_Teks Terpilih_.
◇ ◇ ◇ ◇ ◇

News

Status Tuhan Sebagai ‘He’ dan ‘Father’ Tengah Dipertimbangkan untuk Dicabut Gereja Anglikan

Gereja Anglikan atau Gereja Inggris, agama resmi Inggris yang dipimpin monarki terkuat di dunia itu, tengah mempertimbangkan larangan semua rujukan kepada Tuhan sebagai laki-laki. Hal itu dilakukan dengan alasan kekuatiran menyinggung kaum transgender dan non-biner.

Artinya, Gereja Anglikan dapat segera membatalkan referensi Tuhan sebagai ‘He’ dan ‘Father’, demi bahasa yang akan dipandang lebih inklusif. “Kepemimpinan gereja telah menjelajahi penggunaan bahasa gender dalam hubungannya dengan Tuhan selama beberapa tahun,” kata Uskup Lichfield, Pendeta Dr Michael Ipgrave.

◇ ◇ ◇ ◇ ◇

_Data yang Ditampilkan_.
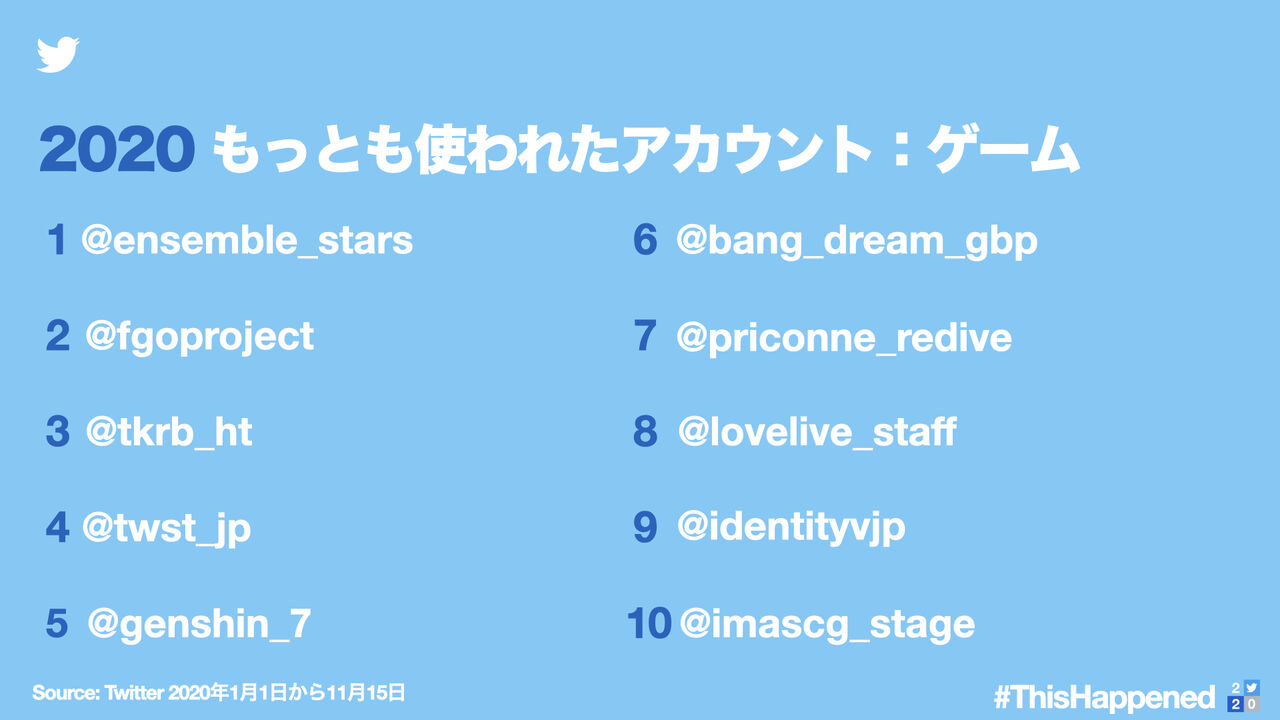 2020 もっとも使われたアカウント：ゲーム

1 @ensemble_stars

2 @fgoproject

3 @tkrb_ht

4 @twst_jp

5 @genshin_7

6 @bang_dream_gbp

7 @priconne_redive

8 @lovelive_staff

9 @identityvjp

10 @imascg_stage

Source: Twitter 2020年1月1日から11月15日

#ThisHappened

2 2 0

◇ ◇ ◇ ◇ ◇

_Tugas yang Diberikan A_.
Jawab pertanyaan berikut berdasarkan teks terpilih.
(i) Apa alasan Gereja Anglikan mempertimbangkan larangan semua rujukan kepada Tuhan sebagai laki-laki?
(ii) Dua sebutan untuk Tuhan apa yang dapat segera dibatalkan Gereja Anglikan?
(iii) Siapa yang mengatakan bahwa kepemimpinan gereja telah menjelajahi penggunaan bahasa gender dalam hubungannya dengan Tuhan?
_Tugas yang Diberikan B_. Salin kata demi kata seluruh bagian teks terpilih, mulai dari "Status Tuhan Sebagai" terus sampai "transgender dan non-biner.".

_Jawaban Anda A_.
(i) Kekuatiran menyinggung kaum transgender dan non-biner.
(ii) ‘He’ dan ‘Father’.
(iii) Uskup Lichfield, Pendeta Dr Michael Ipgrave.

_Jawaban Anda B_.
Status Tuhan Sebagai ‘He’ dan ‘Father’ Tengah Dipertimbangkan untuk Dicabut Gereja Anglikan

Gereja Anglikan atau Gereja Inggris, agama resmi Inggris yang dipimpin monarki terkuat di dunia itu, tengah mempertimbangkan larangan semua rujukan kepada Tuhan sebagai laki-laki. Hal itu dilakukan dengan alasan kekuatiran menyinggung kaum transgender dan non-biner.